7.1. The Four-Register Machine🔗

A MOPS state is a four-register tuple ⟨i, k, w, o⟩. Each register has a role:

  • i is the input register, where queries arrive.

  • k is the knowledge base (the atomspace).

  • w is the workspace, used for intermediate results.

  • o is the output register.

All four are multisets, because results are delivered in no particular order and the non-determinism is intrinsic to the state.

i w o k QUERY/CHAIN OUTPUT ADD/REM

The small-step semantics is a computable function smallStep? (Operational/Semantics.lean) that returns the next state tagged with a StepKind. Each kind has one job:

  • QUERY: reduces an input term against k's equations, depositing all matching instantiated right-hand sides into the workspace. A transform atom reduces under QUERY, not as a separate step.

  • CHAIN: does the same for a workspace term.

  • ADDATOM / REMATOM: consume the matched input command, mutate the knowledge base, and emit unit.

  • OUTPUT: moves an irreducible (insensitive) workspace term to the output.

The matcher used is the kernel's own matchAtoms, so the spec is wired to the same matcher the interpreter runs.

7.2. Verified Properties🔗

LeaTTa proves three properties of this machine:

  • QUERY is sound and complete: a workspace contractum is produced exactly when it is a genuine instantiated equation firing (mem_equalityReductions).

  • The knowledge base is auditable: a single step changes k only by an explicit add-atom/remove-atom. Pure reduction never mutates it (smallStep?_kb_auditable).

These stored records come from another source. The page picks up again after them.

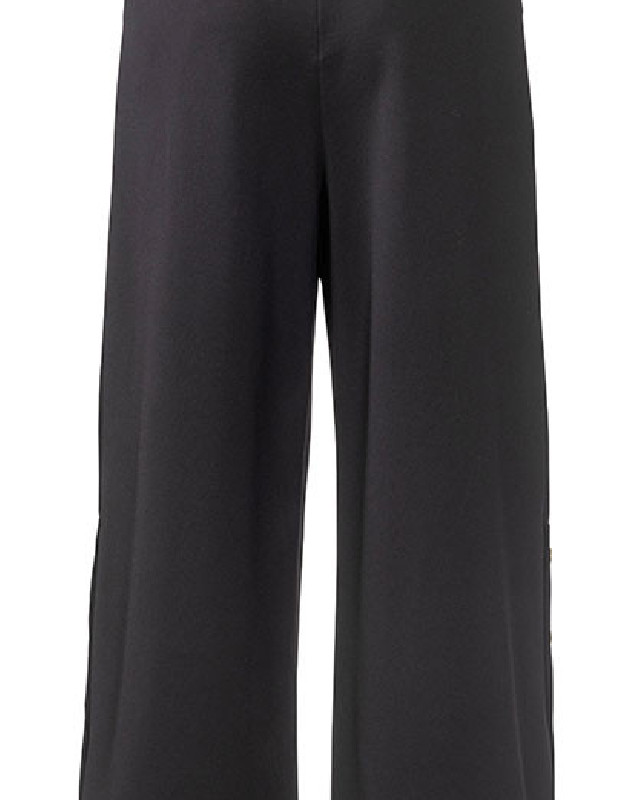 Patron de couture Pantalon : Burda 6032 - Mercerine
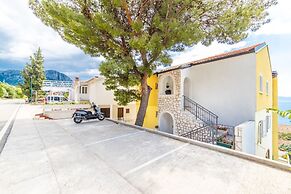 Apartments Sime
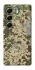 Чехол на Tecno Camon 40 Pro 5G camouflage v5 фото 1 из 1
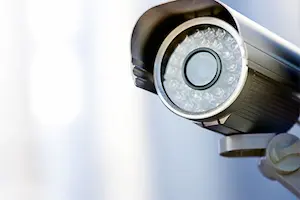 Santa Monica Business Owners: Upgrade Your Security with the Latest Camera Systems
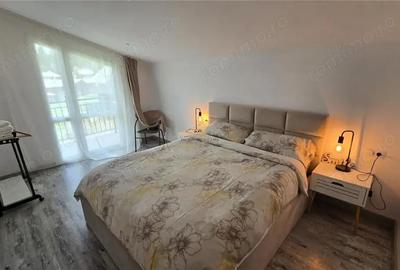 Casă cu 8 camere cu Teren 1845 Mp în Dorna-Arini - 19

  • Gas is never created: in the resource-bounded extension, with effort tokens and a non-negative transition cost, total energy is monotonically non-increasing (resourceStep?_energy_nonincreasing). A contract can spend gas but never mint it.

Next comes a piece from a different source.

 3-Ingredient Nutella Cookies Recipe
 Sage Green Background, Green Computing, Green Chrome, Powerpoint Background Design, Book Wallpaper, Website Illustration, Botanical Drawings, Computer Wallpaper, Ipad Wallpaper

The input registers are multisets, so one transition consumes exactly one command atom. The aliases add-atom/addAtom and remove-atom/remAtom are accepted, but firing one spelling does not silently delete the other spelling if both are present. Operational/SemanticsCoverage.lean checks those four alias cases directly. Operational/Properties.lean proves the general helper facts stepAddAtom_input_eq and stepRemAtom_input_eq, plus one dispatch theorem for each spelling, so the matched command atom is the one removed from the input register.

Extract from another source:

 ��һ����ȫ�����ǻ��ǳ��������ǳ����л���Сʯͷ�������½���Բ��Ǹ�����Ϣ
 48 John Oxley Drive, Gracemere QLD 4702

7.3. Program Equivalence: Barbed Bisimulation🔗

Following Meredith et al. (2023)Lucius Gregory Meredith, Ben Goertzel, Jonathan Warrell, and Adam Vandervorst, 2023. “Meta-MeTTa: an Operational Semantics for MeTTa”. arXiv:2305.17218, program equality is barbed bisimulation. Two states are equivalent when they agree on every observable barb, meaning input, workspace, and output atoms, and every step of one is matched by a step of the other back into the relation. LeaTTa defines this in Operational/Bisimulation.lean and proves bisimilarity is an equivalence relation: reflexive, symmetric, and transitive. The knowledge base is not observed, matching MOPS's treatment of state.